April 1 (Bloomberg) -- AMR Corp.’s American Airlines and Orbitz Worldwide LLC settled their litigation over competing electronic flight-data systems.
The airline and the online travel reservation service issued a joint statement today saying they had resolved lawsuits between them. Terms of the agreement weren’t disclosed.
Orbitz, based in Chicago, was the last remaining defendant in a lawsuit filed by American in federal court in Fort Worth, Texas, accusing it, Sabre Holdings Corp. and Travelport LP of conspiring to block the airline’s entry into electronic flight-data and reservations market.
“The settlement requires review and approval by the court presiding over AMR Corporation’s restructuring,” the companies said in the statement, declining to comment further.
AMR filed for U.S. bankruptcy court protection in New York in 2011. U.S. Bankruptcy Judge Sean Lane last week approved the Fort Worth, Texas-based airline’s proposed merger with U.S. Airways Group Inc.
The combined companies will constitute the world’s largest carrier and operate under the American Airlines name. Lane’s approval moves American a step closer to finishing its reorganization and exiting bankruptcy protection.
Orbitz in February lost a bid to enforce what it claimed was an agreement to resolve the antitrust litigation with American. The airline denied any deal had been completed.

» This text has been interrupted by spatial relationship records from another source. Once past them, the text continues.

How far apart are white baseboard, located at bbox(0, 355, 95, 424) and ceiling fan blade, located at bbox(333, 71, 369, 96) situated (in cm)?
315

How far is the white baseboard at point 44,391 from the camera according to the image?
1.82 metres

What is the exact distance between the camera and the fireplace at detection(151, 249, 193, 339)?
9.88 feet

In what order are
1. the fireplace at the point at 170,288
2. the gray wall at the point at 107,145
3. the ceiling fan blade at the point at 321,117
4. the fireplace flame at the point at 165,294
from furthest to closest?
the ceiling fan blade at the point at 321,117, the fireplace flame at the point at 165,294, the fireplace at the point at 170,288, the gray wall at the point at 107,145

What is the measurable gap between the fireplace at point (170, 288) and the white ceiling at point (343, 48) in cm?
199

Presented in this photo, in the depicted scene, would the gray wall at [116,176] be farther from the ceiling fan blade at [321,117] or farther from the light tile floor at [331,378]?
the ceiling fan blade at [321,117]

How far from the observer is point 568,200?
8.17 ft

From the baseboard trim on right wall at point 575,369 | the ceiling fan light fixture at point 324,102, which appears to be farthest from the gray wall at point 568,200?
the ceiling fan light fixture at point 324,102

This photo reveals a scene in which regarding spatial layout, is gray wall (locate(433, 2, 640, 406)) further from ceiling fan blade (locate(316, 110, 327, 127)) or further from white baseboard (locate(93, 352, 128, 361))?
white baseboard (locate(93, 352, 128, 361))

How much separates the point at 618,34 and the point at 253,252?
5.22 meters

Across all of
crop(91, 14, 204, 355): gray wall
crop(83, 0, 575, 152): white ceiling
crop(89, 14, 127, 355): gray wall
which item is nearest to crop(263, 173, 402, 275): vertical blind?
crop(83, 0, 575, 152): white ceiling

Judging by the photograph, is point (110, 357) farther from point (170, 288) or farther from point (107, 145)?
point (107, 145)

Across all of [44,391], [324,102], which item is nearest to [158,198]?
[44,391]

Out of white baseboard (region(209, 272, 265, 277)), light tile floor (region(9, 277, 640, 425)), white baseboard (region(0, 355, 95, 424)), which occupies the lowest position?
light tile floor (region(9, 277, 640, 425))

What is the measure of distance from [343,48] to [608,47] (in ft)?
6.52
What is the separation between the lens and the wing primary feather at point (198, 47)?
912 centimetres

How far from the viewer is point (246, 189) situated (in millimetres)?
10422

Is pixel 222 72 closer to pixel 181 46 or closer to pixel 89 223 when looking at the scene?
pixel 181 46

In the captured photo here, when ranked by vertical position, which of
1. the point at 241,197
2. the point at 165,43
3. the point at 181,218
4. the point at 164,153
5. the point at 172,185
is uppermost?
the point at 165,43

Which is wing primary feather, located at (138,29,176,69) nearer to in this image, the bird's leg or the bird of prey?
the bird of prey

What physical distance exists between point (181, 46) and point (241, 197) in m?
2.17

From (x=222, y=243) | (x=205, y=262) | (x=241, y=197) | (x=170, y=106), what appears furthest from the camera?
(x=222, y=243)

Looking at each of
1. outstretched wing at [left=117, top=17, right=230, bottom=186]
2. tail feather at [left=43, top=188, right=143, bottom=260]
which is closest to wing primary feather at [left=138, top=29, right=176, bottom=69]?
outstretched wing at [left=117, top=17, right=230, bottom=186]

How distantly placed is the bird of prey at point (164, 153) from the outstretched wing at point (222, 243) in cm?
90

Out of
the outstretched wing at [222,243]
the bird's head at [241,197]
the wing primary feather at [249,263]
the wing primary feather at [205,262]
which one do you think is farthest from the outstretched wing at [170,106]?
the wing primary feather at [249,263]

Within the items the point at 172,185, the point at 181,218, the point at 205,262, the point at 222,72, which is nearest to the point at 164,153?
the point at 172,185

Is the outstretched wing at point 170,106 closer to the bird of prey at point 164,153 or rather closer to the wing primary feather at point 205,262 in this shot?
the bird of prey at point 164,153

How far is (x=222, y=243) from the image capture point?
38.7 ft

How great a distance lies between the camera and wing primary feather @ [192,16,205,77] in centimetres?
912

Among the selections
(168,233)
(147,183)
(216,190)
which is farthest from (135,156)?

“While this court certainly encourages settlement agreements, it simply is disinclined to enforce anything short of a final, signed agreement,” U.S. District Judge Terry R. Means said in a Feb. 12 ruling.
The accord described in court then by Orbitz lawyer Christopher Yates called for no payment to either party, mutual releases from liability and his client’s agreement to provide American with information it could use against other defendants, Yates said in court.
In exchange, the airline would drop the case against Orbitz, Yates said.
Airline lawyer Paul Yetter had told Means the deal was never completed.
American settled its litigation with Sabre in October and with Travelport last month.
The case is American Airlines v. Travelport Ltd., 11-cv-00244, U.S. District Court, Northern District of Texas (Fort Worth).